Just as the constitution placed restraints on lawmakers, so did it look skeptically at the judiciary. Pennsylvania judges were not given independence. The legislature could revoke judgeships, which lasted seven years, for "misbehavior" at any time. As an additional limitation on the judiciary, the constitution created a special body called the Council of Censors, which met every seven years to review the constitutionality of laws.
The rights granted by the Pennsylvania Constitution were among the most liberal in the United States at that time. The right to vote was based on a minimal property interest; it belonged to free men above the age of twenty-one who had resided in the state for one year and had paid public taxes, as well as to the sons of freeholders. The constitution defended the free exercise of religion, stating that no "man who acknowledges the being of a God, [may] be justly deprived or abridged of any civil right as a citizen" regardless of his "religious sentiments or peculiar mode of religious worship." Other significant liberties included the right to buy one's release from military service, not to be taxed without the consent of lawmakers, and to receive liberal DUE PROCESS in court.
Despite its idealism the Pennsylvania Constitution was neither a success at home nor outside the state. Critics complained about its heavy reliance on a revolving, and extremely powerful, legislature.

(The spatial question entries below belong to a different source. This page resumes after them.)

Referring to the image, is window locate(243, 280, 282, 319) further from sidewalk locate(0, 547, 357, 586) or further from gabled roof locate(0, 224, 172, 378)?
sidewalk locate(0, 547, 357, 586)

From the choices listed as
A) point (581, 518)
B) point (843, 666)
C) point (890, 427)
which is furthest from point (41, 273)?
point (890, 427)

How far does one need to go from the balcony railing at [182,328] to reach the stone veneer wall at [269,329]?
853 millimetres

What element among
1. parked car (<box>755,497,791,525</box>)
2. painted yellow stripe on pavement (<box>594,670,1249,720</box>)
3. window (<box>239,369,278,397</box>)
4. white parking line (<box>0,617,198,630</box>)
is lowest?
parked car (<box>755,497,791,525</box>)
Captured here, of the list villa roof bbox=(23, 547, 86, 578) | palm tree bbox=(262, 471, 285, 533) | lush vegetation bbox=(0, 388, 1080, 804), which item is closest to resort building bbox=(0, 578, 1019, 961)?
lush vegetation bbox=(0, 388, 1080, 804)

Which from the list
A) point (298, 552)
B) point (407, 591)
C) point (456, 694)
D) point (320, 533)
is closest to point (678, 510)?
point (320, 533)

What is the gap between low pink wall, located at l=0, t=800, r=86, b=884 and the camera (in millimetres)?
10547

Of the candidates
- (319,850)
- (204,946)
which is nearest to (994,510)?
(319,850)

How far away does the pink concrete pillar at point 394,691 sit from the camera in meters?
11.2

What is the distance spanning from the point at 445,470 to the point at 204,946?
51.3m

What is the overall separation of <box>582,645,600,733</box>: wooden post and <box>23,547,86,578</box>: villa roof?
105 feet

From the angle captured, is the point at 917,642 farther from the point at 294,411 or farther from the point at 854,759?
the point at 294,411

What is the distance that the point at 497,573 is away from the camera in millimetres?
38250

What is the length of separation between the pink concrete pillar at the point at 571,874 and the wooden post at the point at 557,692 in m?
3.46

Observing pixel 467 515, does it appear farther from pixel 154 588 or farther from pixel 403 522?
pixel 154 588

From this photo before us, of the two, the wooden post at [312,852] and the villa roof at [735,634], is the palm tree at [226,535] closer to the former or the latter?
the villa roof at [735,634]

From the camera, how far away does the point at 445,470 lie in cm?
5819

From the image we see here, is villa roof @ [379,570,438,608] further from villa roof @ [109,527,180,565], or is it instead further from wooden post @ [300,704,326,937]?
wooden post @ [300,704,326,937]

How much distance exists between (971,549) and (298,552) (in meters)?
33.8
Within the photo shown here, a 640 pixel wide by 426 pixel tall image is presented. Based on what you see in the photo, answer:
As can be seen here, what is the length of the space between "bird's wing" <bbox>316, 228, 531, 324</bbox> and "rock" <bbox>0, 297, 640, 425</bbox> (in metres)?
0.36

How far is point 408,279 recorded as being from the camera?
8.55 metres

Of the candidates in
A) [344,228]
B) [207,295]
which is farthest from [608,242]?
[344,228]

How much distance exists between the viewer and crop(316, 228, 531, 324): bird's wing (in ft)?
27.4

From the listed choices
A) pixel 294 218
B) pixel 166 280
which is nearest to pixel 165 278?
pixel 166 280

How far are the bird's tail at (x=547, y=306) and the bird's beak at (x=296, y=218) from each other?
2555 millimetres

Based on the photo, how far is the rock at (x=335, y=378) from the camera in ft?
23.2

Influential forces in the state, particularly those in business, attacked the uncertain conditions that it created for commerce. The Federalists, who believed in a strong federal government, detested its independence. Lawyers and judges decried the weakened judiciary. By 1790 the experiment had ended: the state replaced the constitution with one modeled on the U.S. Constitution's SEPARATION OF POWERS and its adherence to the idea of a republic.
Williams, Robert F. 1989. "The State Constitutions of the Founding Decade: Pennsylvania's Radical Constitution and Its Influences on American Constitutionalism." Temple Law Review 62 (summer).
Witte, Harry L. 1995. "Judicial Selection in the People's Democratic Republic of Pennsylvania: Here the People Rule?" Temple Law Review 68 (fall).